Episode 2 of the first series sees a huge misunderstanding on the phone cause Gavin to have to drive to Wales to resolve his relationship. At that point in their earlier careers, Corden and Jones didn’t realize Gavin & Stacey was “not a sitcom but closer to a comedy drama,” he said. “We were conscious of this half-hour comedy thing and I don’t think we trusted that actually the characters will be the thing that will be funny,” he added. “We tried to instead say we needed something funny in the scenes so we had Gavin jump the barriers when proposing, and be covered in lasers. In our head we were making a sitcom but we weren’t, we were making a character-driven story.”
Speaking alongside Corden, Jones joked that there is “very little Nessa” in Season 1 Episode 2, hence the failure.
The only saving grace of the ep, Corden added, was that iconic characters Dawn and Pete, played by Julia Davies and Adrian Scarborough, were introduced. Corden said today the pair were possibly their greatest creation, along with Pam, played by Alison Steadman.
Corden used his Comedy Festival appearance to argue passionately for comedy commissioners to take bigger risks on shows and greenlight double-season orders.
“How do platforms today crack comedy?,” he questioned. “I feel like the only way is to commission two series and say, ‘We believe in this and it’s going to take time and you can’t rely on overnight ratings’. There is an element of ownership and discovery to comedy that we the audience want to find comedies and share them with our friends.”
Gavin & Stacey was given a double-season order before it had premiered but Corden questioned whether this would happen in today’s climate. “They said it doesn’t matter how many people watch this, we believe in it and want to commission it again,” he said of the BBC. “Commissioners have to treat comedy in a different way.

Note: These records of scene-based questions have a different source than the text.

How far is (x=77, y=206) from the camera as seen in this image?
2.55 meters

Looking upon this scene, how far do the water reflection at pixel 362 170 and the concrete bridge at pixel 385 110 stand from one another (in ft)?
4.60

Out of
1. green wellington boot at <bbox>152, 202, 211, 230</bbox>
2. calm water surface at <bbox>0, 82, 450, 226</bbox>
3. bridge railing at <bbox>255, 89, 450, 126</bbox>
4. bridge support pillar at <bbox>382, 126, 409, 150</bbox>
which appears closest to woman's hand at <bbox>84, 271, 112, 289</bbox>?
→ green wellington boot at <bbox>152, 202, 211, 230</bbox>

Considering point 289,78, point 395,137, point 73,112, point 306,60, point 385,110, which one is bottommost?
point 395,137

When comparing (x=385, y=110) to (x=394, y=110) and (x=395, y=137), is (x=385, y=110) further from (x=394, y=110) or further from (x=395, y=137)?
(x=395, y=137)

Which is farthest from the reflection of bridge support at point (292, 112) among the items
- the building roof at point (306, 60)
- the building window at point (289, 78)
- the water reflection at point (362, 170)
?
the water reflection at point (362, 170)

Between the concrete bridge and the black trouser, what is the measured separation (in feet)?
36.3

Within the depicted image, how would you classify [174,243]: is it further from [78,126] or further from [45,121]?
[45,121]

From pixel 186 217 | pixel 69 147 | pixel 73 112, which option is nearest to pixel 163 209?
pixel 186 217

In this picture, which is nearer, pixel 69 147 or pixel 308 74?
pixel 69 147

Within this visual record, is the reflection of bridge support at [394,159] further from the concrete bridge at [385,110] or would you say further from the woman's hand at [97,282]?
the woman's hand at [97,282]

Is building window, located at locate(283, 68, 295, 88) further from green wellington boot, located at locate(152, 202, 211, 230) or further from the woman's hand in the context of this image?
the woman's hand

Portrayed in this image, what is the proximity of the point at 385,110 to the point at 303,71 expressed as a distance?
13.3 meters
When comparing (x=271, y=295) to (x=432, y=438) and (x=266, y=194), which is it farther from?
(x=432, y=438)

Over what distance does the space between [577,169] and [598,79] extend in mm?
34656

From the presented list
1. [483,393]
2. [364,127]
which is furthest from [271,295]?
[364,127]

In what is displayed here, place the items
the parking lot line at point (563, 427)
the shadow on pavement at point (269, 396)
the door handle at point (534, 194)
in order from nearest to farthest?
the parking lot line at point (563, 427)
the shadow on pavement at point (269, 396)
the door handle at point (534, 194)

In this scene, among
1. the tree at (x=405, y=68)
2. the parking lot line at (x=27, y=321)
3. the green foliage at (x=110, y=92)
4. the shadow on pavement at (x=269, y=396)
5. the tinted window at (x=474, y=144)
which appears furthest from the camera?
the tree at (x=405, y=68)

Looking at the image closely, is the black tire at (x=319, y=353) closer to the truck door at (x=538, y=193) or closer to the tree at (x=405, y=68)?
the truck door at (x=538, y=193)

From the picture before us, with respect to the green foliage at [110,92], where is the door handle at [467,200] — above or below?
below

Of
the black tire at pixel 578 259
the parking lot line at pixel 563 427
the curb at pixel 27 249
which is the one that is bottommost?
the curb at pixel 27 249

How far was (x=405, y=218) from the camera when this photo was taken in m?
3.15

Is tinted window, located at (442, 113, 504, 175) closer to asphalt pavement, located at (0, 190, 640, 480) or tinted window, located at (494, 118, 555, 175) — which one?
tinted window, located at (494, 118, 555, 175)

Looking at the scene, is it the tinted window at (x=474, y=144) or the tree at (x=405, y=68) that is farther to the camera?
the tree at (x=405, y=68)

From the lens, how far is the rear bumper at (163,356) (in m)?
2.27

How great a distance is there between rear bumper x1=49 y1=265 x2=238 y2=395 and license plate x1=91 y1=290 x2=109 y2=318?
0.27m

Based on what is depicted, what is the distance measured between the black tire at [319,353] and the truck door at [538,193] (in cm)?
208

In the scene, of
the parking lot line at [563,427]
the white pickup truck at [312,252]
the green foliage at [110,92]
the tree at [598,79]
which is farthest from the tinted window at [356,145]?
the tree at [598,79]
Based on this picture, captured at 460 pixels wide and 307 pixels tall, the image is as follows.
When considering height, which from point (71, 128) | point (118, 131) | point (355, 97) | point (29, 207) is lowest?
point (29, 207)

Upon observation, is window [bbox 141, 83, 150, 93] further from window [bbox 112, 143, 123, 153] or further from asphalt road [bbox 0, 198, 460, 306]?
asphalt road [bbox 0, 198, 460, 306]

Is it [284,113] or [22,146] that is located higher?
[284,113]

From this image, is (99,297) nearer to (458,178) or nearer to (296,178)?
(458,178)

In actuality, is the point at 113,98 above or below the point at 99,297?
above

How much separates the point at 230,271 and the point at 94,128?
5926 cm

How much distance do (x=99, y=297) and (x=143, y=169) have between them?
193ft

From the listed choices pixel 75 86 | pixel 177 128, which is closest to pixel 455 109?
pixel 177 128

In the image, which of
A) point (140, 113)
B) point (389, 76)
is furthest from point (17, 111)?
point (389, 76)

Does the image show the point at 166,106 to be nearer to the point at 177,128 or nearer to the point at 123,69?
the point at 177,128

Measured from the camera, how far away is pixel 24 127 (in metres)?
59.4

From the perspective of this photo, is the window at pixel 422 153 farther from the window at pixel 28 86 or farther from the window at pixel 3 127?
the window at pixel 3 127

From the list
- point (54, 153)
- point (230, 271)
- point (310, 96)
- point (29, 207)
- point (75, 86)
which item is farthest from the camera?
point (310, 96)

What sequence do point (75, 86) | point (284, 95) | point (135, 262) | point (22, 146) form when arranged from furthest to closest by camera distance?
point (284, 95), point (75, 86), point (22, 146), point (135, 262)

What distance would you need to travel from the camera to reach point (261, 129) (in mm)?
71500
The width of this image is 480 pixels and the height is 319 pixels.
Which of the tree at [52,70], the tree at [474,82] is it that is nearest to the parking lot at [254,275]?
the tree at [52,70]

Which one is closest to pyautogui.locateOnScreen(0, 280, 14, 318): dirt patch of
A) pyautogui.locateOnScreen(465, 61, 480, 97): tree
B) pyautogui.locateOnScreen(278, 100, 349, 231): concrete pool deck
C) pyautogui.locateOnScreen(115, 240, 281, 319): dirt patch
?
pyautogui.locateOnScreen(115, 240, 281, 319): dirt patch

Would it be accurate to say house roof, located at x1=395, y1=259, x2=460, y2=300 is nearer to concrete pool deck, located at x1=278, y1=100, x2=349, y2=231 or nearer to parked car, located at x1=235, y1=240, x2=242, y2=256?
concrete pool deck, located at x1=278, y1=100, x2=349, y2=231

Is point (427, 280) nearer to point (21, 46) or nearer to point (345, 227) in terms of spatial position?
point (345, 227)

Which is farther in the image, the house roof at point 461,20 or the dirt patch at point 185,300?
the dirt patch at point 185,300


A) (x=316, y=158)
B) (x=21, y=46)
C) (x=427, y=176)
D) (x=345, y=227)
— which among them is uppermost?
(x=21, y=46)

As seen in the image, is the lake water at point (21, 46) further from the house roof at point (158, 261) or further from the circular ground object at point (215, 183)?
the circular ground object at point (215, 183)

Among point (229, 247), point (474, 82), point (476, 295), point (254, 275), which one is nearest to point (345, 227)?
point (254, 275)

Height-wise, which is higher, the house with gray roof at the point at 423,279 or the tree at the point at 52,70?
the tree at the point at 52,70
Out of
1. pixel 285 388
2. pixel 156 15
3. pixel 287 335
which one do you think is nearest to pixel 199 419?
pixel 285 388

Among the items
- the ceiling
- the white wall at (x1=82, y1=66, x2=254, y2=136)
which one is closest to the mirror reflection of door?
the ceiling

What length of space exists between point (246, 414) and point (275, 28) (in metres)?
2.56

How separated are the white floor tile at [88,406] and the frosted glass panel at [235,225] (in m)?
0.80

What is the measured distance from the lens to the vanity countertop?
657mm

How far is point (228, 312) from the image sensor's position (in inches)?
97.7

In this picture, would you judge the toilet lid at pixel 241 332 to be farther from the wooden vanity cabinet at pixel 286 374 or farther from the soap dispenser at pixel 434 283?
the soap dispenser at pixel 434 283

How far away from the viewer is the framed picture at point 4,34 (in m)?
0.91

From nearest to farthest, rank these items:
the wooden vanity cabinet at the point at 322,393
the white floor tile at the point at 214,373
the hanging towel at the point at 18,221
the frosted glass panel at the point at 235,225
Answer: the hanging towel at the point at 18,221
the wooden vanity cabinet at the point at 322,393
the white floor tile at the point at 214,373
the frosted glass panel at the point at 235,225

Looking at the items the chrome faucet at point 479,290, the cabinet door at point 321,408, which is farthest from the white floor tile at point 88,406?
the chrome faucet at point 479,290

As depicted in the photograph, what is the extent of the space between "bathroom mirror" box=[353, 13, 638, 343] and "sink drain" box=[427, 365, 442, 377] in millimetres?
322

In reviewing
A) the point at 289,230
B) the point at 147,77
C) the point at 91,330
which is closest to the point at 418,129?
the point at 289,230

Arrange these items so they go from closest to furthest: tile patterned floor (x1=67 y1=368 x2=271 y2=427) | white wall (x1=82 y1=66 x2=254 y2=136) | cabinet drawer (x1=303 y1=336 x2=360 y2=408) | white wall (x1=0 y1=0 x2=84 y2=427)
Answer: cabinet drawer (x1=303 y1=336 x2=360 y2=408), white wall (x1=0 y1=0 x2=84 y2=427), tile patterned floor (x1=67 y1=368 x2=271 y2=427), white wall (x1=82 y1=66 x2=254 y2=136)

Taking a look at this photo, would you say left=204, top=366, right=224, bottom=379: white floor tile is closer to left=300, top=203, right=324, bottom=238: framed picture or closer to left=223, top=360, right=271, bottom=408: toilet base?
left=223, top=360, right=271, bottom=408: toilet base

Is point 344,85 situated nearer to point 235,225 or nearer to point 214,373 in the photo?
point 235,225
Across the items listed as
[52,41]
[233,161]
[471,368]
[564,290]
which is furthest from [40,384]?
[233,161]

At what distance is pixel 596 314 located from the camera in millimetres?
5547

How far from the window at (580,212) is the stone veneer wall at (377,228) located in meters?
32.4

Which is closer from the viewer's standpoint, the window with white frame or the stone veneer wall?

It can create stars overnight but audiences need time and don’t want to be force fed.”
You also need a fair bit of luck, Corden added. “If [Gavin & Stacey] came six months earlier or later there’s a chance it doesn’t work,” he said. “We are so programmed to think about success but success is about timing, mood, culture, and there is such an element of luck in it.”
Gavin & Stacey‘s finale was 2024’s most-watched TV show in the UK, concluding on Christmas day to an eventual audience of more than 20 million people.
Corden and Jones have since swapped the BBC for Apple TV with The Choir, which rolls cameras this year and sees them star as brother and sister Ben and Lisa, reunited after Ben returns home from abroad to a quiet English town.
The pair were speaking at the BBC Comedy Festival just after top British comedy commissioners and before the writers of Amandaland.